Dear Abba Kyari, chief of staff to President Muhammadu Buhari, I have not come gloat over your affliction by coronavirus (COVID-19); I have come to sympathise with you and to wish you strength as you pull through this deadly infection. But I will not express my sympathies without some censuring.
Really, I believe coronavirus is an inevitable doom. It has been suggested by some health experts that the disease could spread to as much as 60 percent of the world’s population – if it spirals out of control.
‘’The coronavirus epidemic could spread to about two-thirds of the world’s population if it cannot be controlled,’’ reports The Guardian UK quoting Hong Kong’s leading public health epidemiologist.
We can only do what we can not to get infected. But this virus has shown itself to be indiscriminate of race, class or gender. It could be any of us today or tomorrow. None is impregnable to this lethal enemy. Top politicians, celebrities, and different people across the world have been afflicted. So, why do some of us gloat because someone in government is stricken by this plague?
I do sympathise with Kyari and I consider the revelry over his affliction by certain people in poor taste. I understand some persons may have an axe to grind with him based on the assumption that he is the hand steering the wheel of the Buhari administration into the doldrums, but carousing over the misfortune of anyone does not speak better of us. How are we different from maniacs when we celebrate the agonies of other people? Are we ourselves immune to this disease?
Kyari contracted this virus while on an official assignment. Alongside Sale Mamman, minister of power, he had attended a meeting in Germany with officials of Siemens to discuss issues relating to the Nigerian power sector. After returning from the trip he had himself tested – though he showed no symptoms. This shows responsibility on the path of the chief of staff at a time when some members of the elite have willed to be irresponsible.
Permit me to take a detour from this letter.
A memo Kyari wrote to the leadership of the national assembly on how federal lawmakers returning from abroad were evading screening had gone viral earlier on Monday. It was reported that 35 senators had not complied with the procedure to determine their coronavirus status.
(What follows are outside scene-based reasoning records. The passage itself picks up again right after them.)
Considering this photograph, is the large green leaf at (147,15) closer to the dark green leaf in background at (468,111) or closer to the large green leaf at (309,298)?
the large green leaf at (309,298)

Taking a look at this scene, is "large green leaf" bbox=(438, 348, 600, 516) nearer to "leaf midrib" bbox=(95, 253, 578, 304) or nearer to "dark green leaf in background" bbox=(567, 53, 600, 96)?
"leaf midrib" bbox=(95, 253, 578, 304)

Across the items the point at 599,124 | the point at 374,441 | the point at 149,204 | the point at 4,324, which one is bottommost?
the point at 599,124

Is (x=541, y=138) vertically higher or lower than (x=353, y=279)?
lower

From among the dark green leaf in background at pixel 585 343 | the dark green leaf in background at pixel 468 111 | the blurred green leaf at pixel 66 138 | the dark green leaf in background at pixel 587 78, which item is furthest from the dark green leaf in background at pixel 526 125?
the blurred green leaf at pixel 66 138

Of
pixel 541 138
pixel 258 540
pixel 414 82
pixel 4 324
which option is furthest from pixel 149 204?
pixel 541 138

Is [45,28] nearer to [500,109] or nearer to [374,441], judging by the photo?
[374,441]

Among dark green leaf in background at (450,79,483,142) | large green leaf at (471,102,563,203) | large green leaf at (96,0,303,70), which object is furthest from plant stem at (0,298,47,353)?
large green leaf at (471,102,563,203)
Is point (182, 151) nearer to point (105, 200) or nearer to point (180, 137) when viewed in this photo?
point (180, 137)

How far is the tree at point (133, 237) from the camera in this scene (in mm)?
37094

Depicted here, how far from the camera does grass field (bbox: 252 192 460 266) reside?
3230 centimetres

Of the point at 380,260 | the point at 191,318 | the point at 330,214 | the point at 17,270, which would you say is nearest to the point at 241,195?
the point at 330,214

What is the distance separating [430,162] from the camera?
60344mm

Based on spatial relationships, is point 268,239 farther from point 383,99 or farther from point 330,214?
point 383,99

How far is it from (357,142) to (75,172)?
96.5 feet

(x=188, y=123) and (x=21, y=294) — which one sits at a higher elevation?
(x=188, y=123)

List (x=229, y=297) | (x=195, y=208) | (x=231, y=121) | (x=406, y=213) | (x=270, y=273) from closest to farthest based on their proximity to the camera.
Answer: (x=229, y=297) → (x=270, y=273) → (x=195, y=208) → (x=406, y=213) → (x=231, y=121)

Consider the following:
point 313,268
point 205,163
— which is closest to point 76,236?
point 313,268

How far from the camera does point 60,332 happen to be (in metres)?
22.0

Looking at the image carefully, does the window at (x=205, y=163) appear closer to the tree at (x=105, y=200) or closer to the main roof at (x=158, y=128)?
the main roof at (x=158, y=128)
The senators were said to have returned from a trip to the United Kingdom (UK), where they attended a Petroleum Industry Governance Bill (PIGB) seminar in London, last week. And that they refused to subject themselves to COVID-19 screening at the airports. This is utterly irresponsible and a contemptible display of elite arrogance. It is why the spread of this virus in the country has the prospects of becoming grimmer than Italy’s.
On Monday, Atiku Abubakar, former vice-president, revealed that one of his sons is plagued by COVID-19. And as suspected there was roistering in some quarters as if the disease only afflicts the rich. Really, at this time, we must be compassionate and attuned to our humanity. The promiscuous nature of this affliction should sober us up.
Nevertheless, I believe the Buhari administration of which Kyari is a key part of should have done more to protect the country from the spread of this infection.
At the time when countries across Africa were taking measures to contain the diffusion of the disease into their territories, Nigeria did nothing. There was nothing on the ground even while the minister of health was bragging that we could tame this beast. The isolation centre in the federal capital territory (FCT) was not ready, and there were no isolation units across the states. A 70-year-old woman suspected to have COVID-19 in Enugu was dumped in a dungeon at a hospital where she reportedly died from poor treatment – even though she tested negative for the virus posthumously.
As a matter of fact, it appears we waited to be afflicted before preparing to contain disease — while it was ravaging countries across the world. The danger was ominous but we were not pre-emptive.
And while Chad and a few other countries banned flights into their areas when they envisioned this threat, Nigeria slumbered even while citizens demanded immediate restrictive action. It has been suggested that the reason for this was insular – to allow the return of the children, families and cronies of some members of the elite – an action which now puts everyone in jeopardy.
But again, I believe restricting flights from high-risk countries could have attenuated, not eliminate the threat. Most of the host of the virus are Nigerians returning from abroad, and it is illegal to stop them from returning to their own country. That will be a breach of their fundamental rights as citizens of Nigeria.
But Dear Kyari, I really pray you survive this affliction. I believe you will. And you will. When you come around, push for deliberate action on and sustained investments in the country’s parlous health sector. This should be an epiphany for us all. When it comes down to it; home is home. We must build Nigeria for Nigerians.